Re-Looking Value Investing

I have been reading Howard Mark’s earlier book ” The Most Important Thing Illuminated: Uncommon Sense for the Thoughtful Investor” and his latest book “Mastering the Market Cycle: Getting the Odds on Your Side” lately.  First off, I would strongly recommend that all investors read both books.  It is the culmination of Mark’s 40 years of investment experience.  I find the first book especially relevant as it encapsulates higher level investment thinking perfectly in its manifold complexity and subtlety.  It is certainly thought provoking to read it now again as we enter into another period of turbulence and possible major correction in the markets.  It definitely helped me put all the current stock market volatility in context.  Incidentally, I had also been re-reading Benjamin Graham’s classic “The Intelligent Investor”.  Maybe because I’m getting on in age but now reading this classic again, I find the many examples given by Graham to be so relevant today even though he was talking about stocks in the 1960s and 70s and those decades before that.

In the same spirit, I have taken a re-look at Asian stocks.  I must say that to my surprise and bafflement, some of the stocks that I had previously not looked at or even considered, seem to offer quite a bit of “value”.  Here are some stocks to ponder about:

  1. China Machinery Engineering (1829 HK)China Machinery Eng FA

This stock is one of the greatest investment conundrum in my investing career so far.  Can a stock really be traded so cheap consistently?  As of 30 Jun 2018, according to Bloomberg’s data, the stock has cash worth USD4.2bn on balance sheet and debt (and related) of USD193m and a market cap of only USD1.9bn currently?!  This gives the stock a negative Enterprise Value (EV) of ~USD2bn!!  Ok I admit, this is the first time I have seen an example of a stock that is traded at a negative EV.  The most puzzling thing is this: that the stock has consistently traded below its net cash per share since 2014.  Indeed, it’s value had not prevented it from being further derated by the markets this year as its negative EV swelled from USD780m last year to USD 2bn currently.  What could have caused this to happen?  Isn’t it cheap enough for a stock to be traded below its net cash per share?  Isn’t that a big enough margin of safety?  Any investor thinking so would have lost money in the stock since 2014!  This is a sobering thought for many value investors and one for me to remind myself of.

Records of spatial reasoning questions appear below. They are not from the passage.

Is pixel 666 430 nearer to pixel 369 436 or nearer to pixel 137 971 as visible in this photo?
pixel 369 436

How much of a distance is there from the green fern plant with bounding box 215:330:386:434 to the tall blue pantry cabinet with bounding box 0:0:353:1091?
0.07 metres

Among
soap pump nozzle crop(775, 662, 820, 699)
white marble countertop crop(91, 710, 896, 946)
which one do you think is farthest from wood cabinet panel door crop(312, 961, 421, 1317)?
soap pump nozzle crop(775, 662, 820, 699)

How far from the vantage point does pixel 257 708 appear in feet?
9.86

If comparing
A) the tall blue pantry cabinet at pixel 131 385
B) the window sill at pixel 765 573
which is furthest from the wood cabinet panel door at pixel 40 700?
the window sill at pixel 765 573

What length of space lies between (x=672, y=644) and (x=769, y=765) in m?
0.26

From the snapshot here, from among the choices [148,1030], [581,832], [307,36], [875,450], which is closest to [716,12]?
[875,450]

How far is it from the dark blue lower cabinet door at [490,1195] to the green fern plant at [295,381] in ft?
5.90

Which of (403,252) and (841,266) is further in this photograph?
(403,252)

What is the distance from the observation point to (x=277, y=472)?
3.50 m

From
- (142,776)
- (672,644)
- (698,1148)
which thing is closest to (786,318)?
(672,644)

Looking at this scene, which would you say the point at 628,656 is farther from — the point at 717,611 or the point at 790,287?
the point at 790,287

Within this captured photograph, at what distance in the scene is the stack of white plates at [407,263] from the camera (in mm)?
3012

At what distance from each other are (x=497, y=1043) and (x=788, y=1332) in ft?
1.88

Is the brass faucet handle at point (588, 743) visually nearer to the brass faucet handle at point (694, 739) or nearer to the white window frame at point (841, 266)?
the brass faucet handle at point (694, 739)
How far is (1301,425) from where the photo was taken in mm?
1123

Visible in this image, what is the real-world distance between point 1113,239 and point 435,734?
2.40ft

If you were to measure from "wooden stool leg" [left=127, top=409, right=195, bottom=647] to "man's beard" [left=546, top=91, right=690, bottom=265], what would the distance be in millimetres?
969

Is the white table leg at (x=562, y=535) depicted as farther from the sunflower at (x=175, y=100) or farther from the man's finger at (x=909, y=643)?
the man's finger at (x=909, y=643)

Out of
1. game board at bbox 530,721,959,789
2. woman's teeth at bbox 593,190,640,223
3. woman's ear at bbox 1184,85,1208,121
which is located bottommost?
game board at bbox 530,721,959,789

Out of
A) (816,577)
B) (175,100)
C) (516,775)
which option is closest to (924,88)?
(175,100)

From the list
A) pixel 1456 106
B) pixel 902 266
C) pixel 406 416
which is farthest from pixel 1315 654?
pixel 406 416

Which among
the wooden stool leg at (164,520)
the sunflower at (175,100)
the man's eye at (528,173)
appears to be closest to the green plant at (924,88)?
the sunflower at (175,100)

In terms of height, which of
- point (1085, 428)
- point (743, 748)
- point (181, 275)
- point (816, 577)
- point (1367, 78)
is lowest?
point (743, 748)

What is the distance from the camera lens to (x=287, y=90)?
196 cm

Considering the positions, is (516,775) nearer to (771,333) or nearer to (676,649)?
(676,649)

This reminds me of another stock that I have looked at a long time ago called Hankuk Electric Glass listed in Korea but was subsequently privatised by its majority shareholder Asahi Glass in 2011.  It was the first time I had encountered a stock that was traded so close to cash per share.  The market cap at the tender offer price priced the company at ~KRW477m at that time, hence it was just a mid cap company back then.  Of course it was in a pretty unattractive industry at that time, producing glass tubes for CRT TV at that time.  Lousy sunset industry but generating good enough cash.  Enough at least for Asahi Glass to take it private at a EV/EBITDA valuation back then of 4x.  In this case, the case for value investing was upheld as stock was taken over at a premium of ~35% of last traded stock before the announcement.

2. Weiqiao Textile (2698 HK)


Weiqiao Industry is the other stock that I noticed that trades at a negative EV.  Cash on balance sheet of USD13 bn and debt of USD7bn which means a net cash of USD6bn.  The stock is now trading at a market cap of USD2.7bn??  Note that this is not a small/mid cap either.   If you look at the Historical Price to Book ratio of this company, it is absolutely baffling.  The stock spends most of its time below 0.4x PBR.  Indeed, it is currently trading at 0.15x!  This is not too far away from its GFC low of 0.12x.  Sure, the textile industry is not a very sexy industry but to trade at these valuations??



3. Tencent & MGM China

These 2 are not exactly value stocks but I happened to look at their PBRs this week and lo and behold, they are now trading below their GFC lows!  So is the current situation as bad as it was in 2008?  Maybe I’m really wrong but it certainly doesn’t feel this way to me!



During the current market correction in Asia, it certainly feels that the crisis hasn’t shown any signs of slowing down.  In fact, if anything, investors are just seeing companies reporting their first set of quarterly results since the Sino-US Trade war.  It seems increasingly likely that the Trump might continue to escalate it further.  The US market is also starting to break below their 200 day ma this last week.  If this is the beginning of a long overdue market correction in the US, it is unlikely that emerging markets will escape unscathed.  So are we headed for a crisis worse than the GFC in 2008?  I am not sure but certain stocks are already priced at those levels with quite a few stocks already trading at below net cash levels.  Let’s see how future events unfurl.